Tugas yang Dikerjakan:
Sunting baris-baris yang dimulai dari baris yang memuat "What depth does" dan berakhir pada baris yang memuat "[353,118] < [46,213]" dengan mengganti "camera" menjadi "viewer", tanpa mengubah bagian lain.

Data penalaran spasial berbasis gambar:

((

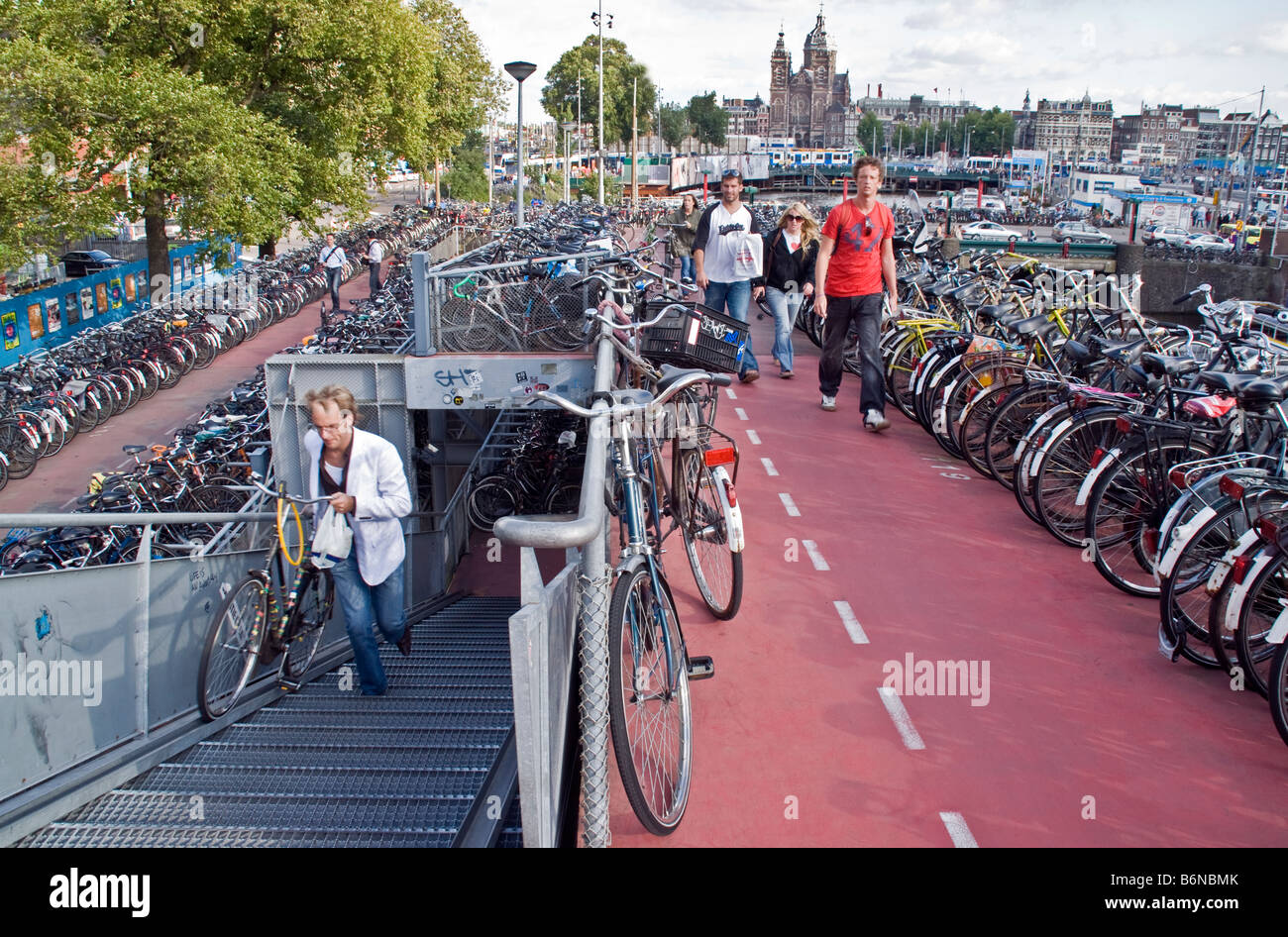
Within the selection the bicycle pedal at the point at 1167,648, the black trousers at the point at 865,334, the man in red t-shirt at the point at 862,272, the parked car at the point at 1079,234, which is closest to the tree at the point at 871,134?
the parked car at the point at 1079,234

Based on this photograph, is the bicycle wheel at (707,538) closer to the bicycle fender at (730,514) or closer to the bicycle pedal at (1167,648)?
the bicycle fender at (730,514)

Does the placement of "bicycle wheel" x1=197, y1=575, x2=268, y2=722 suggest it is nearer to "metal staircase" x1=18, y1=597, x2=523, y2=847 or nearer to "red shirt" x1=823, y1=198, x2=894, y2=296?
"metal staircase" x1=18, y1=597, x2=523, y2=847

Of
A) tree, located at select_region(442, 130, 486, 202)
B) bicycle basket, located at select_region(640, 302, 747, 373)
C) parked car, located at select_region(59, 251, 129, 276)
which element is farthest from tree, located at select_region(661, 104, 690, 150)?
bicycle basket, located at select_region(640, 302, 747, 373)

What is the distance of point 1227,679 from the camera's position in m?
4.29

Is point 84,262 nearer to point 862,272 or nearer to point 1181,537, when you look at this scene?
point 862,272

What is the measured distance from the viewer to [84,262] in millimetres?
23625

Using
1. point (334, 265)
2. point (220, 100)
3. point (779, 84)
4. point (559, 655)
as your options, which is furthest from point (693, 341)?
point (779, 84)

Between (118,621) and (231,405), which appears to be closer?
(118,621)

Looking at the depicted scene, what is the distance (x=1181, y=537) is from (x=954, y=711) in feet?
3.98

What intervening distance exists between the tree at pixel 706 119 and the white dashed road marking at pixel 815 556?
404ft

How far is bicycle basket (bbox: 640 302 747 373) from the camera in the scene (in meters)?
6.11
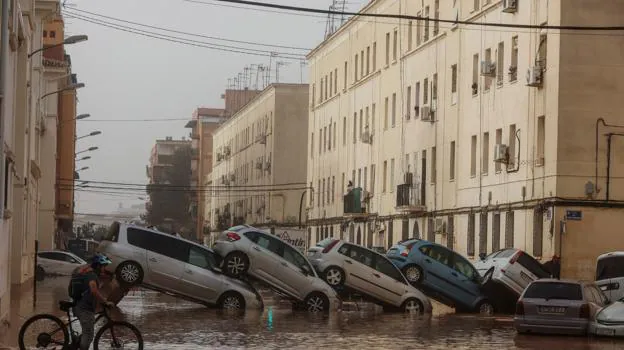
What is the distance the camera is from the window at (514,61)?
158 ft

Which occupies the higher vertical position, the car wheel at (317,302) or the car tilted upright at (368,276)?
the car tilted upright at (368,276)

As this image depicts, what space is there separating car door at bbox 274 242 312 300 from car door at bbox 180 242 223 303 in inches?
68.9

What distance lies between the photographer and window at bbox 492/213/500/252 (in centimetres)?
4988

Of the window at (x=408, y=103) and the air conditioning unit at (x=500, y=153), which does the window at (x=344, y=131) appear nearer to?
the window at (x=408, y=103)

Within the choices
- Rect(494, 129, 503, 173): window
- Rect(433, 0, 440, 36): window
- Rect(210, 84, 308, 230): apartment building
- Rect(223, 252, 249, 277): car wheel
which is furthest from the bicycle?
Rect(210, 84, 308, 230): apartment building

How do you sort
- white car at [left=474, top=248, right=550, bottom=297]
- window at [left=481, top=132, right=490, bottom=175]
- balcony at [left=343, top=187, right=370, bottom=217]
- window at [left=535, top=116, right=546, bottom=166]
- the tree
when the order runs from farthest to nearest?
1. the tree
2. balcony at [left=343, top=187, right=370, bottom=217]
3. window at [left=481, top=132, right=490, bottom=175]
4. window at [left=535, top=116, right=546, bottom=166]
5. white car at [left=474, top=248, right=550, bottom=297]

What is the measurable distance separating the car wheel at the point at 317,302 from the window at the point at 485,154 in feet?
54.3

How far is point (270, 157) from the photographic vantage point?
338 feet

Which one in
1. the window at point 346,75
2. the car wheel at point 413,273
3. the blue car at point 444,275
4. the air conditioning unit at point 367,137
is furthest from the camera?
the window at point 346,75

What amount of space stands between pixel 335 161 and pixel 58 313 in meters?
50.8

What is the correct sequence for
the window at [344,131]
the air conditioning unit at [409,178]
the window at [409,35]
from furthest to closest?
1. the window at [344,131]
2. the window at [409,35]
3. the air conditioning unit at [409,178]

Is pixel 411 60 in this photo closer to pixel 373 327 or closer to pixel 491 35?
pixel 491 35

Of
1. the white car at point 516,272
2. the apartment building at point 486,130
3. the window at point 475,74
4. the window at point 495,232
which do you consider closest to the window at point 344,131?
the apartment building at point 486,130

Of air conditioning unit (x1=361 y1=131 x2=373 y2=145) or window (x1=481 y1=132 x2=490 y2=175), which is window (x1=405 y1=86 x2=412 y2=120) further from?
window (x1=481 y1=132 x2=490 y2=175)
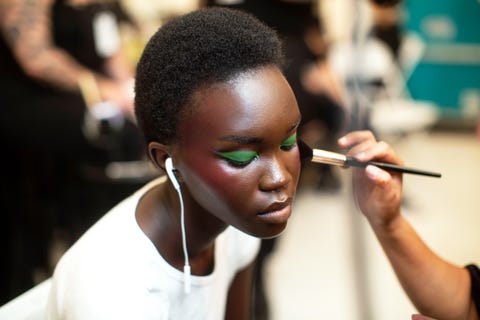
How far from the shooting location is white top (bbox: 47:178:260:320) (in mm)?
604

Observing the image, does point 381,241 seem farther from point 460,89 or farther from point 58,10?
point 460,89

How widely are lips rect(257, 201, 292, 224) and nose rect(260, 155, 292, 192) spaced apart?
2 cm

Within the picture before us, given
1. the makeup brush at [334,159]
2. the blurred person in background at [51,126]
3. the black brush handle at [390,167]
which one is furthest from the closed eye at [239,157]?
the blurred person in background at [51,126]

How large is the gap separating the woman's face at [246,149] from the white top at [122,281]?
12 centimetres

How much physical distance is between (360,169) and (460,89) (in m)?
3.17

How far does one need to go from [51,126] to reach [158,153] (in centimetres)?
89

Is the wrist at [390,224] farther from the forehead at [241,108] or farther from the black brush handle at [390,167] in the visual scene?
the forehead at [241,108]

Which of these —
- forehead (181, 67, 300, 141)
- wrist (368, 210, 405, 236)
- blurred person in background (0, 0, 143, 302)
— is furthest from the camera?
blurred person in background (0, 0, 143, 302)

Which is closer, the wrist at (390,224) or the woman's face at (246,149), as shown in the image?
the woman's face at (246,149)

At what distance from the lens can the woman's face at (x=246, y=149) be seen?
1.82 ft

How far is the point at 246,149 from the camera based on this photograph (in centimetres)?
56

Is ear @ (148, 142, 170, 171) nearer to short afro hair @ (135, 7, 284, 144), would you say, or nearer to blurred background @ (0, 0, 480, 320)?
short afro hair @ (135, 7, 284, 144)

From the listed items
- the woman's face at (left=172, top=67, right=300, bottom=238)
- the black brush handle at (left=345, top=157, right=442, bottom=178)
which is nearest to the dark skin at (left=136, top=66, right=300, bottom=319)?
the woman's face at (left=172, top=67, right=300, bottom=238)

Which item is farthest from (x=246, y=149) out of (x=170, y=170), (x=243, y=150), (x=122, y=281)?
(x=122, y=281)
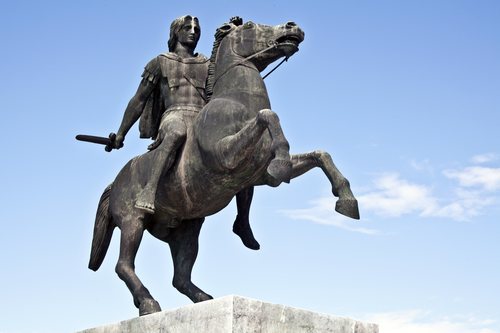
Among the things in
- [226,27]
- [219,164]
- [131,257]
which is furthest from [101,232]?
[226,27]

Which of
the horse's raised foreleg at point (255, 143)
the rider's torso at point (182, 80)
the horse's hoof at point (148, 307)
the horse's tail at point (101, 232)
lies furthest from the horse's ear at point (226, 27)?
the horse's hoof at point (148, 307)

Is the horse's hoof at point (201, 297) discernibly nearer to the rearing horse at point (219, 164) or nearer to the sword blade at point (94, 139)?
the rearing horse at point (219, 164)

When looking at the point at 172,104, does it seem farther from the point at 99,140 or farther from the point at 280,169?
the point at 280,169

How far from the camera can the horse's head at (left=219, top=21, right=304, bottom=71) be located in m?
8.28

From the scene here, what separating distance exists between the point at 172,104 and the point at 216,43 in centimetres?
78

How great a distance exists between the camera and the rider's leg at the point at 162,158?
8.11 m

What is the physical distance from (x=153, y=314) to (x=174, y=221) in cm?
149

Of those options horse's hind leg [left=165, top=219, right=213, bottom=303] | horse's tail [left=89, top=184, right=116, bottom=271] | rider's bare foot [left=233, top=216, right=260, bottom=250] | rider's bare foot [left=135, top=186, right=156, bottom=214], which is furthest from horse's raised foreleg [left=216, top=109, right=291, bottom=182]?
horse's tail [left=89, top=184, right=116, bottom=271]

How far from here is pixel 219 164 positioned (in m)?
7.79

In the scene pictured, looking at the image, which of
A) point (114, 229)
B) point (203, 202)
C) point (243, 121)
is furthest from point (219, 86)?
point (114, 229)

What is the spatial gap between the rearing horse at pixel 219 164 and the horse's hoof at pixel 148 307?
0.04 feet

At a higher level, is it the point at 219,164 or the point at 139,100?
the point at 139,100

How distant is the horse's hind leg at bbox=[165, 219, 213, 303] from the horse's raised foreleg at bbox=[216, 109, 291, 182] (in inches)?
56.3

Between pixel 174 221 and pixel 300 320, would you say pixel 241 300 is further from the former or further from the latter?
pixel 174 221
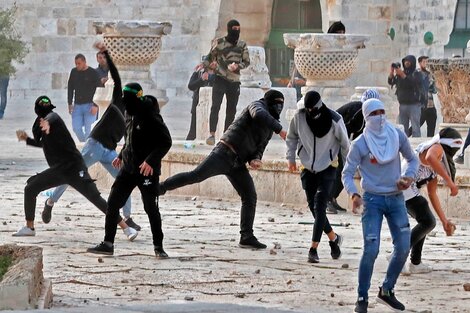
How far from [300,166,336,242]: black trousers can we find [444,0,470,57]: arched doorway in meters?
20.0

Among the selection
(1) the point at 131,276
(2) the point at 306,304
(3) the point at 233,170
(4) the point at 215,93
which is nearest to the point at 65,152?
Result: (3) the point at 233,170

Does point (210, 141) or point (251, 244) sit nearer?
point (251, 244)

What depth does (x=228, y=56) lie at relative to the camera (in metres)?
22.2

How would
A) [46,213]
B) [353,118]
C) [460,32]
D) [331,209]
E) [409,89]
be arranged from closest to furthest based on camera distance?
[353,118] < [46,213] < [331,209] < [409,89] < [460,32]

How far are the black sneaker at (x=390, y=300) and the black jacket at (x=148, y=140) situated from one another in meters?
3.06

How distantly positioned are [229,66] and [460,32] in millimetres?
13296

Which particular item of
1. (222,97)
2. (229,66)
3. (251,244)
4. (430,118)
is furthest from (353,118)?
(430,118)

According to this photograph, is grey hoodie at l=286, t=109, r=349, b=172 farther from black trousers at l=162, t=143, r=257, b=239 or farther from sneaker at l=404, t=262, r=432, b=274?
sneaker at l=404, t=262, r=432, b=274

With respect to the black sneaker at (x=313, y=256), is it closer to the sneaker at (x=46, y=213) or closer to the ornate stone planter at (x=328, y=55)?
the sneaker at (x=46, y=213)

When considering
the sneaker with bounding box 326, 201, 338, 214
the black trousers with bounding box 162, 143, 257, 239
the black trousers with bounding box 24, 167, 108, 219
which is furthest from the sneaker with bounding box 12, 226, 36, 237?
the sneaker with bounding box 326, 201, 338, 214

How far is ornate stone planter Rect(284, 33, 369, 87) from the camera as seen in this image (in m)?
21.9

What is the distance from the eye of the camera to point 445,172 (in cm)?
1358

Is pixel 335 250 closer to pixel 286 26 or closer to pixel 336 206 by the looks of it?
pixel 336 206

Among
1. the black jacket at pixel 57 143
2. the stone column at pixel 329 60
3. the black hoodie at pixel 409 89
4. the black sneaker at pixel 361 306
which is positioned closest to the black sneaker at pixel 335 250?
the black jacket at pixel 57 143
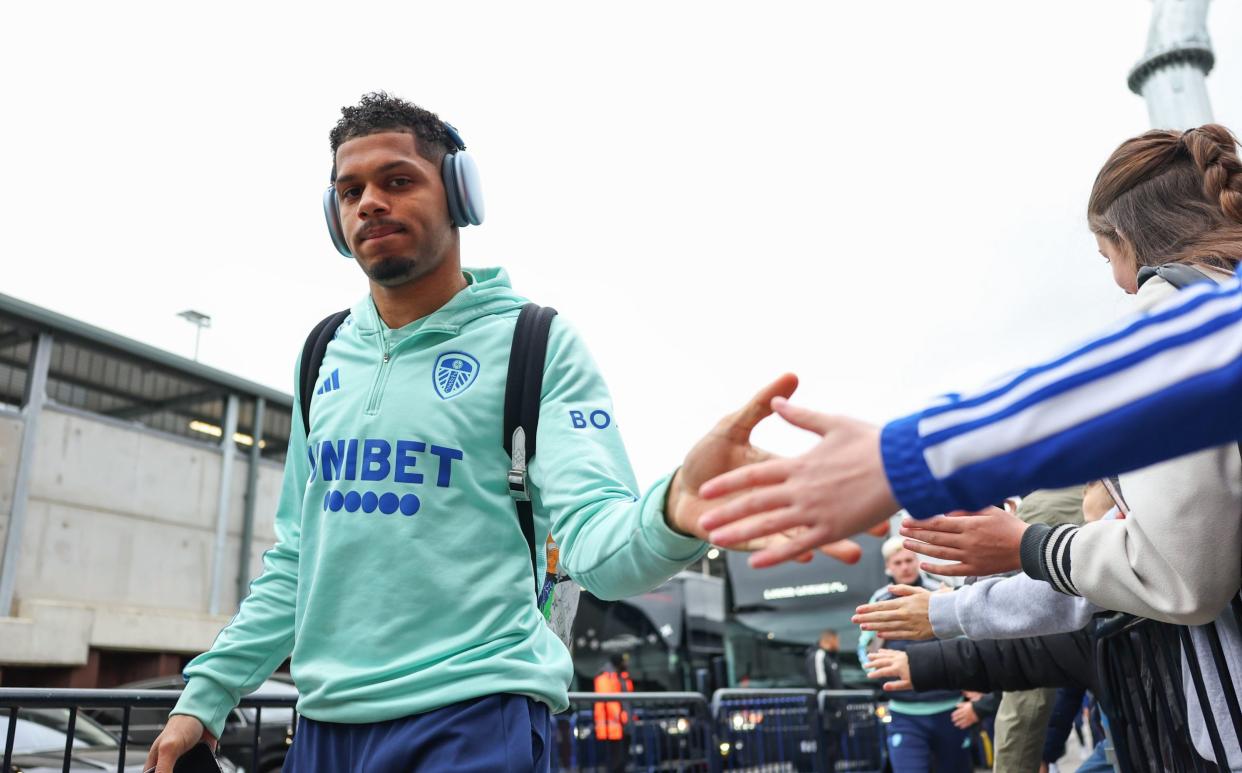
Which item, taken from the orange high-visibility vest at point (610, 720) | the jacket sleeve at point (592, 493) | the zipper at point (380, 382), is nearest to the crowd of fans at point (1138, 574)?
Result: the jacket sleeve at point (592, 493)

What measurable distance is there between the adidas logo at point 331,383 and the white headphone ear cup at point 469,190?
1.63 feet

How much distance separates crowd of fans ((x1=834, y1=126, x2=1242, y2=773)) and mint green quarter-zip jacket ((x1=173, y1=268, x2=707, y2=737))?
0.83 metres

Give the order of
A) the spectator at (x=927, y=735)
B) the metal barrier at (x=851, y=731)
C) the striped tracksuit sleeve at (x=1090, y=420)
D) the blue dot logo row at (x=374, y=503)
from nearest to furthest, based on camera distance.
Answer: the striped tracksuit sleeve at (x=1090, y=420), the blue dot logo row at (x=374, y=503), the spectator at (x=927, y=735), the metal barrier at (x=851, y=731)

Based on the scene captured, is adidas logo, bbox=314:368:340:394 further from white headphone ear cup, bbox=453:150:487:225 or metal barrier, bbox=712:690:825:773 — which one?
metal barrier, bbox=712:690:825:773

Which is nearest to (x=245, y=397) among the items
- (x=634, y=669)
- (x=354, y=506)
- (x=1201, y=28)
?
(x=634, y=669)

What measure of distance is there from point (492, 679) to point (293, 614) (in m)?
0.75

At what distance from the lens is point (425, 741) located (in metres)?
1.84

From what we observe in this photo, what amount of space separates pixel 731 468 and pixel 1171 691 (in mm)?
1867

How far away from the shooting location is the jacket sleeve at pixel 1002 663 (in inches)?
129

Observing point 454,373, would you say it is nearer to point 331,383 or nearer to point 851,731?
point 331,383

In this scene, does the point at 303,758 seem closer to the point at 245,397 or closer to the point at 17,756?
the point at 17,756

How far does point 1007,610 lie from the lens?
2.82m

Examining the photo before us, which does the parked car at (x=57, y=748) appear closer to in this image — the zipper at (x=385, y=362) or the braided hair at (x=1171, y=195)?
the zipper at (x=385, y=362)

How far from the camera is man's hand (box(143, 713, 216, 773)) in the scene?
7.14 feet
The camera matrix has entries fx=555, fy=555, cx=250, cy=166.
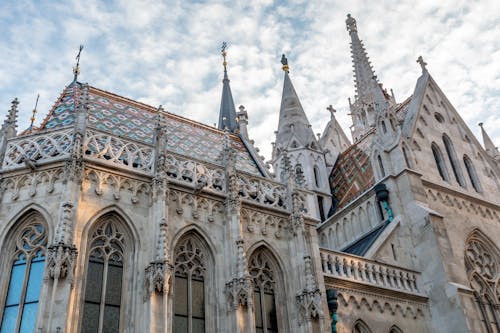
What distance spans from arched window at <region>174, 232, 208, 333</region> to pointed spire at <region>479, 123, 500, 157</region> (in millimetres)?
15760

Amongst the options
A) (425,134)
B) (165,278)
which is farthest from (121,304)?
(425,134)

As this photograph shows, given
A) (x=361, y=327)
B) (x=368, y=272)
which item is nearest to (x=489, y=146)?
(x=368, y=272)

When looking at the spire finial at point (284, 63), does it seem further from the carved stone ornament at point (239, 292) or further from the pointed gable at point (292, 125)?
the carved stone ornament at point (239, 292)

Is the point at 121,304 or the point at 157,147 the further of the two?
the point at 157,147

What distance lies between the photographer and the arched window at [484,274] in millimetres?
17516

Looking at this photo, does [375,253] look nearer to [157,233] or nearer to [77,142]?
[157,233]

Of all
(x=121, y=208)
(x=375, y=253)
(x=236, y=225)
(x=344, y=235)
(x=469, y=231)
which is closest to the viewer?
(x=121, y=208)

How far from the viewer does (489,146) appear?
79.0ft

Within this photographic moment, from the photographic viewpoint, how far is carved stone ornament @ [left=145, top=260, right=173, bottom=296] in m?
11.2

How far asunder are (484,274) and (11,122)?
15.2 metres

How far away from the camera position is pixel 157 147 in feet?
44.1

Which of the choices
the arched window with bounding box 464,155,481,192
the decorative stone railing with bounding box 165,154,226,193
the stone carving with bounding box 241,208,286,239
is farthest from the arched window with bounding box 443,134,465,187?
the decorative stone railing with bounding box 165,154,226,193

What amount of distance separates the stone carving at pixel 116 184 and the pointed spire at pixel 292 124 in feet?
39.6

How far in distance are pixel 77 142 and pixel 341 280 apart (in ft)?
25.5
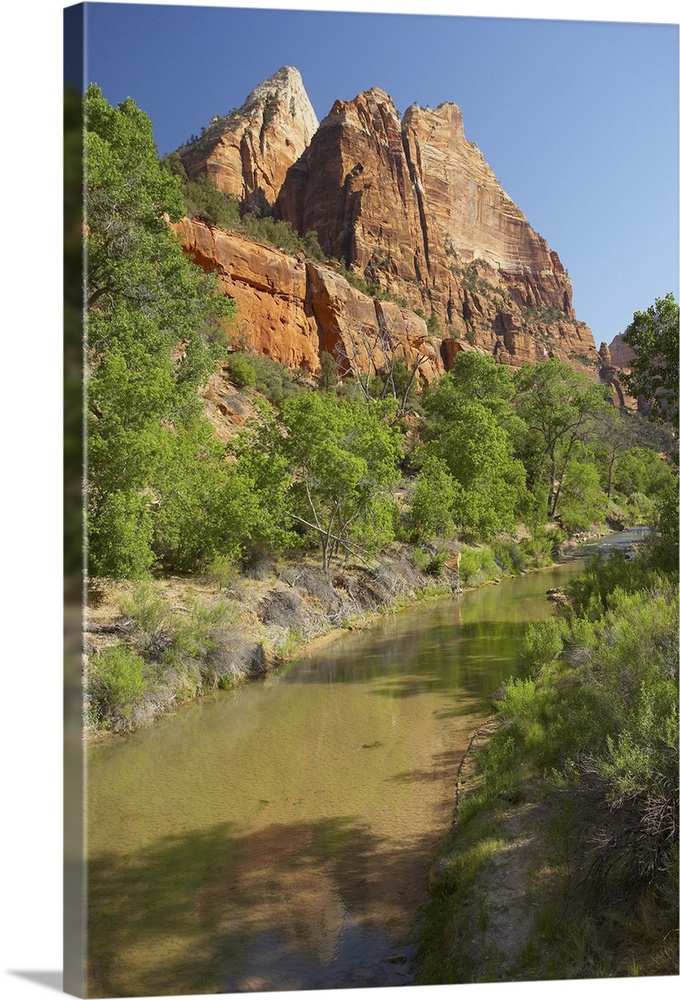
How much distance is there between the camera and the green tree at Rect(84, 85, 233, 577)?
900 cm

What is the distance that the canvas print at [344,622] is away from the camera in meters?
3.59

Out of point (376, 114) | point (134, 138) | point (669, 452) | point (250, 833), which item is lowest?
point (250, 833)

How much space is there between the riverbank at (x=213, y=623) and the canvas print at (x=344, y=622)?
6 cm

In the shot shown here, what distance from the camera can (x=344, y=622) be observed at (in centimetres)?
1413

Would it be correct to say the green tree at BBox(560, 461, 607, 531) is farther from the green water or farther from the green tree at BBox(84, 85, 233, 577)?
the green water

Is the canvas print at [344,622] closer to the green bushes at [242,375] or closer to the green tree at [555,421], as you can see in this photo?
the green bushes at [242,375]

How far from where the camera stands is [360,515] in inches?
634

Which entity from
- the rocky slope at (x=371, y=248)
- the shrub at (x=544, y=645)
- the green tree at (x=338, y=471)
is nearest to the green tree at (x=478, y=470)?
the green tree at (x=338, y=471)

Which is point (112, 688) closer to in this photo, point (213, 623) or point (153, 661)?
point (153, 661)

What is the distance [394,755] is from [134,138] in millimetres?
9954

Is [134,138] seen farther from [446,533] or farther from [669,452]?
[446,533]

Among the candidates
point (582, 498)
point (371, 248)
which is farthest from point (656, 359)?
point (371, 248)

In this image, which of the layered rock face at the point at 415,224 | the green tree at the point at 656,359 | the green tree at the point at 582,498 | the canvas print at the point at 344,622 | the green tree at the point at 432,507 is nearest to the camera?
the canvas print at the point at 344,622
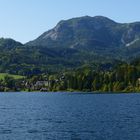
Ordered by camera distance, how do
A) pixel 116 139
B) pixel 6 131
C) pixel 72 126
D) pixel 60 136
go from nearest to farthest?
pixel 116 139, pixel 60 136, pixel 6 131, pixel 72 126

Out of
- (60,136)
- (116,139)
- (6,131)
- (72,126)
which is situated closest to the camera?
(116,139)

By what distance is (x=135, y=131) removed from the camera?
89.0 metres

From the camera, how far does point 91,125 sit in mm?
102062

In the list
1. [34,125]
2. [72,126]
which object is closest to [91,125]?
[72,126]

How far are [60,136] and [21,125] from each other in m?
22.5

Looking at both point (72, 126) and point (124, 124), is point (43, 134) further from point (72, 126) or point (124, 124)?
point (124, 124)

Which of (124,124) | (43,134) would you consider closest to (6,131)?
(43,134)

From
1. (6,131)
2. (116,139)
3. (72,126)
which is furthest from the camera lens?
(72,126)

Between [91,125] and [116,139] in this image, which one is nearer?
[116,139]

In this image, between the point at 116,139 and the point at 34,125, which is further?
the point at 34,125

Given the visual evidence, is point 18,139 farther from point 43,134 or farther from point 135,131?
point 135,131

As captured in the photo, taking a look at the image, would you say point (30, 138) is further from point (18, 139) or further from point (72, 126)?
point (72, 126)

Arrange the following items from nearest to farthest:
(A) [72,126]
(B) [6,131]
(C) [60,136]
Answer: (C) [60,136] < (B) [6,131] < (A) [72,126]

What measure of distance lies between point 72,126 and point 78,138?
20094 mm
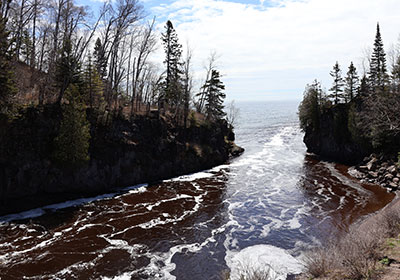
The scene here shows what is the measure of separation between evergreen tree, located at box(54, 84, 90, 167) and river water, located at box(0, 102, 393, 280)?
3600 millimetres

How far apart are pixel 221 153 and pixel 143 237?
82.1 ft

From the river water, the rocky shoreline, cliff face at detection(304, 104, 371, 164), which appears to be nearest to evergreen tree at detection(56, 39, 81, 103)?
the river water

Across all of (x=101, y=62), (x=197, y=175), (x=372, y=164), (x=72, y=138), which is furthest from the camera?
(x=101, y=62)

))

Jawaban:
What depth does (x=228, y=56) lie at relative to the viewer (in metres)?
22.2

How would
A) [46,213]
B) [353,118]
C) [460,32]
D) [331,209]
E) [409,89]
be arranged from closest to furthest based on viewer distance?
[353,118] < [46,213] < [331,209] < [409,89] < [460,32]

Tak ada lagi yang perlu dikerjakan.